Investigating Performance of Multi-Threading on Zen 3 and AMD Ryzen 5000
by Dr. Ian Cutress on December 3, 2020 10:00 AM EST- Posted in
- CPUs
- AMD
- Zen 3
- X570
- Ryzen 5000
- Ryzen 9 5950X
- SMT
- Multi-Threading
CPU Performance
For simplicity, we are listing the percentage performance differentials in all of our CPU testing – the number shown is the % performance of having SMT2 enabled compared to having the setting disabled. Our benchmark suite consists of over 120 tests, full details of which can be found in our #CPUOverload article.
Here are the single threaded results.
Single Threaded Tests AMD Ryzen 9 5950X |
||
AnandTech | SMT Off Baseline |
SMT On |
y-Cruncher | 100% | 99.5% |
Dwarf Fortress | 100% | 99.9% |
Dolphin 5.0 | 100% | 99.1% |
CineBench R20 | 100% | 99.7% |
Web Tests | 100% | 99.1% |
GeekBench (4+5) | 100% | 100.8% |
SPEC2006 | 100% | 101.2% |
SPEC2017 | 100% | 99.2% |
Interestingly enough our single threaded performance was within a single percentage point across the stack (SPEC being +1.2%). Given that ST mode should arguably give more resources to each thread for consistency, the fact that we see no difference means that AMD’s implementation of giving a single thread access to all the resources even in SMT mode is quite good.
The multithreaded tests are a bit more diverse:
Multi-Threaded Tests AMD Ryzen 9 5950X |
||
AnandTech | SMT Off Baseline |
SMT On |
Agisoft Photoscan | 100% | 98.2% |
3D Particle Movement | 100% | 165.7% |
3DPM with AVX2 | 100% | 177.5% |
y-Cruncher | 100% | 94.5% |
NAMD AVX2 | 100% | 106.6% |
AIBench | 100% | 88.2% |
Blender | 100% | 125.1% |
Corona | 100% | 145.5% |
POV-Ray | 100% | 115.4% |
V-Ray | 100% | 126.0% |
CineBench R20 | 100% | 118.6% |
HandBrake 4K HEVC | 100% | 107.9% |
7-Zip Combined | 100% | 133.9% |
AES Crypto | 100% | 104.9% |
WinRAR | 100% | 111.9% |
GeekBench (4+5) | 100% | 109.3% |
Here we have a number of different factors affecting the results.
Starting with the two tests that scored statistically worse with SMT2 enabled: yCruncher and AIBench.
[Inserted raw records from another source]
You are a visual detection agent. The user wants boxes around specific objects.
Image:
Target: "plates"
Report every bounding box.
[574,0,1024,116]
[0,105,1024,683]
Both tests are memory-bound and compute-bound in parts, where the memory bandwidth per thread can become a limiting factor in overall run-time. yCruncher is arguably a math synthetic benchmark, and AIBench is still early-beta AI workloads for Windows, so quite far away from real world use cases.
Most of the rest of the benchmarks are between a +5% to +35% gain, which includes a number of our rendering tests, molecular dynamics, video encoding, compression, and cryptography. This is where we can see both threads on each core interleaving inside the buffers and execution units, which is the goal of an SMT design. There are still some bottlenecks in the system affecting both threads getting absolute full access, which could be buffer size, retire rate, op-queue limitations, memory limitations, etc – each benchmark is likely different.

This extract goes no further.